The logistic regression models (controlled for age and gender) revealed that the additive genetic models of ARID5B SNPs rs7073837 rs10740055, rs7089424, rs10821936, rs4506592, rs10994982, rs7896246, rs10821938, and rs7923074 were significantly associated with ALL (odds ratio (OR) = 1.66, 1.60, 1.46, 1.69, 1.44, 1.58, 1.75, 1.48, 1.7; p = 0.008, 0.009, 0.047, 0.004, 0.04, 0.01, 0.004, 0.02, 0.005, respectively) (Table 2).

Table 2.

Association of ARID5B polymorphisms with acute lymphoblastic leukemia among Yemeni children.

ARID5B SNPs	Alleles	Control		Leukemic		Recessive model		Dominant model		Additive model
ARID5B SNPs	Alleles	Freq.	11/12/22	Freq.	11/12/22	OR (95% CI)	p value	OR (95% CI)	p value	OR (95%CI)	p value
rs7073837	C/A	0.38	55/54/24	0.53	27/62/34	1.75 (0.92–3.33)	0.09	2.44 (1.33–4.47)	0.004	1.66 (1.14–2.40)	0.008
rs10740055	A/C	0.45	49/71/33	0.56	29/63/44	1.96 (1.11–3.48)	0.02	1.83 (1.03–3.27)	0.04	1.60 (1.13–2.27)	0.009
rs7089424	T/G	0.36	55/59/19	0.46	38/58/29	2.19 (1.08–4.45)	0.03	1.50 (0.86–2.63)	0.16	1.46 (1.01–2.13)	0.047
rs10821936	T/C	0.33	74/57/22	0.45	44/62/30	1.89 (0.98–3.65)	0.058	2.00 (1.19–3.38)	0.009	1.69 (1.19–2.41)	0.004
rs4506592	G/A	0.38	61/68/24	0.46	42/62/32	1.74 (0.92–3.29)	0.09	1.58 (0.93–2.69)	0.09	1.44 (1.02–2.05)	0.04
rs10994982	G/A	0.44	51/69/33	0.55	31/61/44	2.02 (1.13–3.58)	0.017	1.8 (0.99–3.09)	0.05	1.58 (1.12–2.23)	0.01
rs7896246	G/A	0.32	66/51/17	0.44	40/59/26	2.14 (1.02–4.48)	0.04	2.08 (1.20–3.61)	0.01	1.75 (1.19–2.57)	0.004
rs10821938	C/A	0.41	57/68/28	0.50	39/59/38	1.93 (1.07–3.49)	0.03	1.57 (0.91–2.70)	0.11	1.48 (1.05–2.09)	0.02
rs7923074	C/A	0.41	51/55/26	0.53	29/53/36	2.12 (1.12–4.02)	0.02	2.02 (1.11–3.66)	0.02	1.70 (1.17–2.47)	0.005
rs6479778	C/T	0.23	83/42/10	0.28	67/50/10	1.08 (0.38–3.06)	0.88	1.38 (0.79–2.41)	0.26	1.20 (0.78–1.85)	0.40
rs4948487	A/C	0.48	42/75/36	0.52	33/64/39	1.46 (0.83–2.58)	0.19	1.31 (0.73–2.33)	0.36	1.27 (0.90–1.80)	0.18
rs6479779	G/C	0.42	49/72/26	0.48	38/61/32	1.65 (0.87–3.13)	0.13	1.38 (0.78–2.43)	0.27	1.34 (0.93–1.94)	0.12

Freq.: risk allele frequency; SNP: single nucleotide polymorphism; OR: odds ratio; CI: confidence interval.

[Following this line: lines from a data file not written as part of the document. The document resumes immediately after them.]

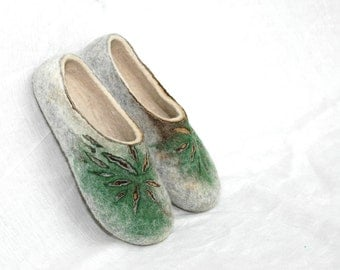Felted slippers Women slippers Organic slippers Valenki Woolen clogs Traditional felt Grey green brown white Felted clogs Wool slippers
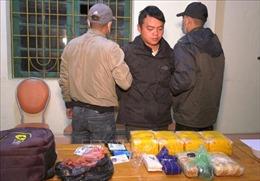Bắt đối tượng vận chuyển 66.000 viên ma túy tổng hợp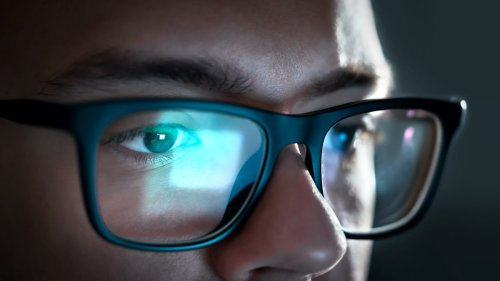 What Happens to Your Eyes When You Stare at Screens All Day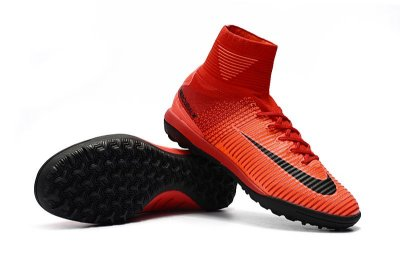 CHUTEIRA NIKE MERCURIAL SUPERFLY V TF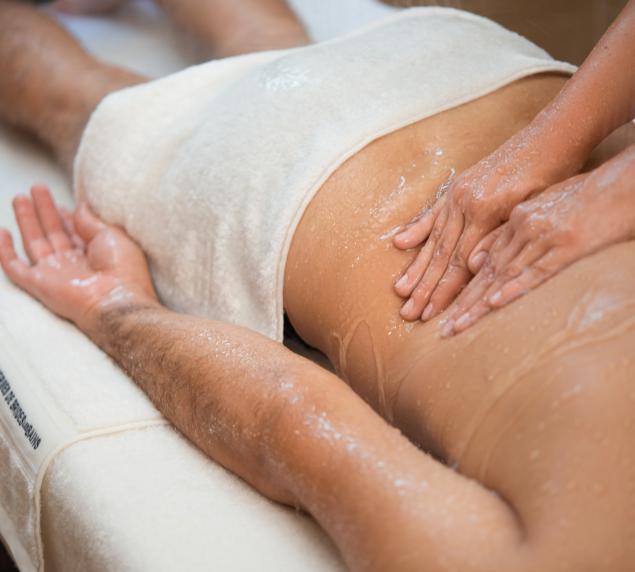 Massage sous eau spa 4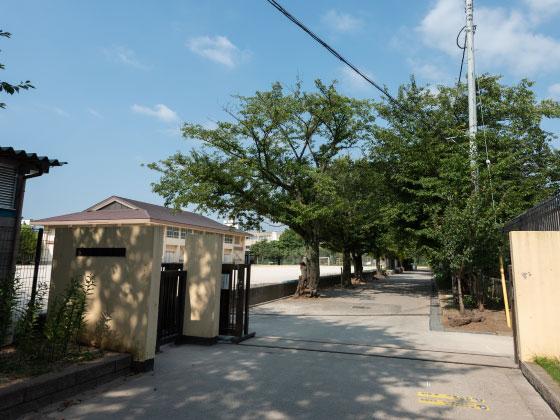 市立第一中学校 約1,980m(徒歩25分)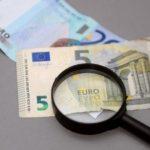 В Латвии начат сбор подписей за минимальную зарплату в размере 630 евро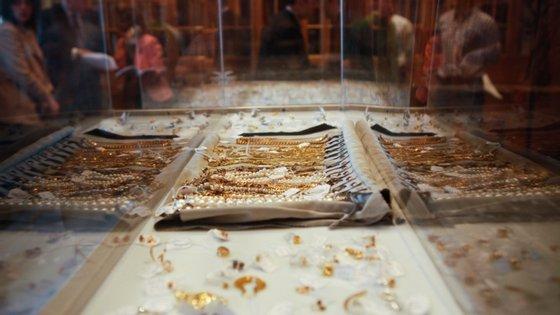Foram furtados essencialmente artigos de ouro, alta relojoaria e dinheiro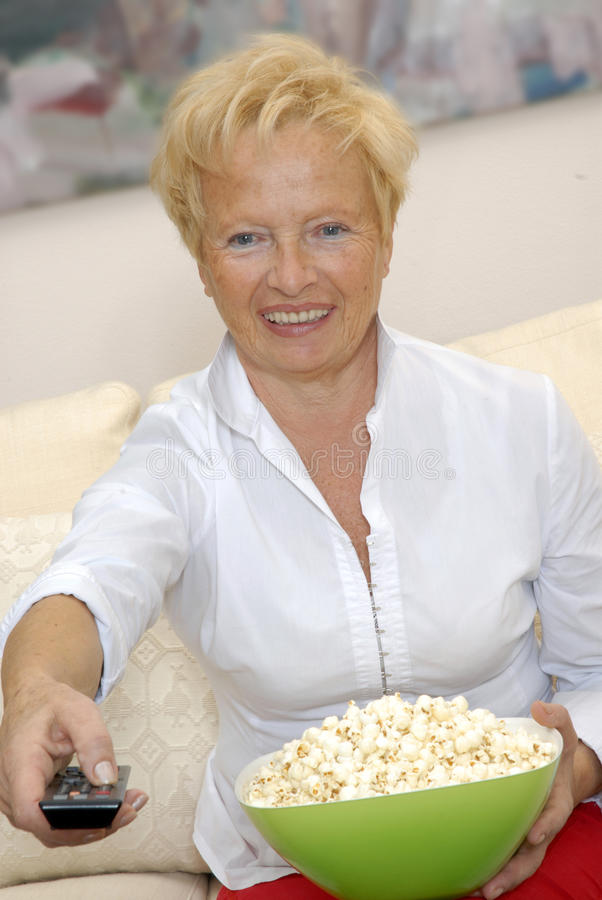 Hög popcorn. royaltyfri foto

Controlled for age and gender. In the additive model, genotype of homozygote for the non-risk allele 11, heterozygote 12, and homozygote for the risk allele 22. The recessive model was defined as 22 versus 12 + 11 and dominant model as 22 + 12 versus 11. The outliers (studentized residual is greater than 2.0 or less than −2.0) were excluded. Bold values are significant.

The dominant genetic models revealed a significant association of rs7073837 (OR = 2.44, p = 0.004), rs10740055 (OR = 1.83, p = 0.04), rs10821936 (OR = 2.00, p = 0.009), rs7896246 (OR = 2.08, p = 0.01), and rs7923074 (OR = 2.02, p = 0.02) with ALL. Similarly, rs10740055 (OR = 1.96, p = 0.02), rs7089424 (OR = 2.19, p = 0.03), rs10994982 (OR = 2.02, p = 0.017), rs7896246 (OR = 2.14, p = 0.04), rs10821938 (OR = 1.93, p = 0.03), and rs7923074 (OR = 2.12, p = 0.02) showed a significant association with ALL under recessive genetic models. ARID5B SNPs rs6479778, rs4948487, and rs6479779 showed no association (Table 2).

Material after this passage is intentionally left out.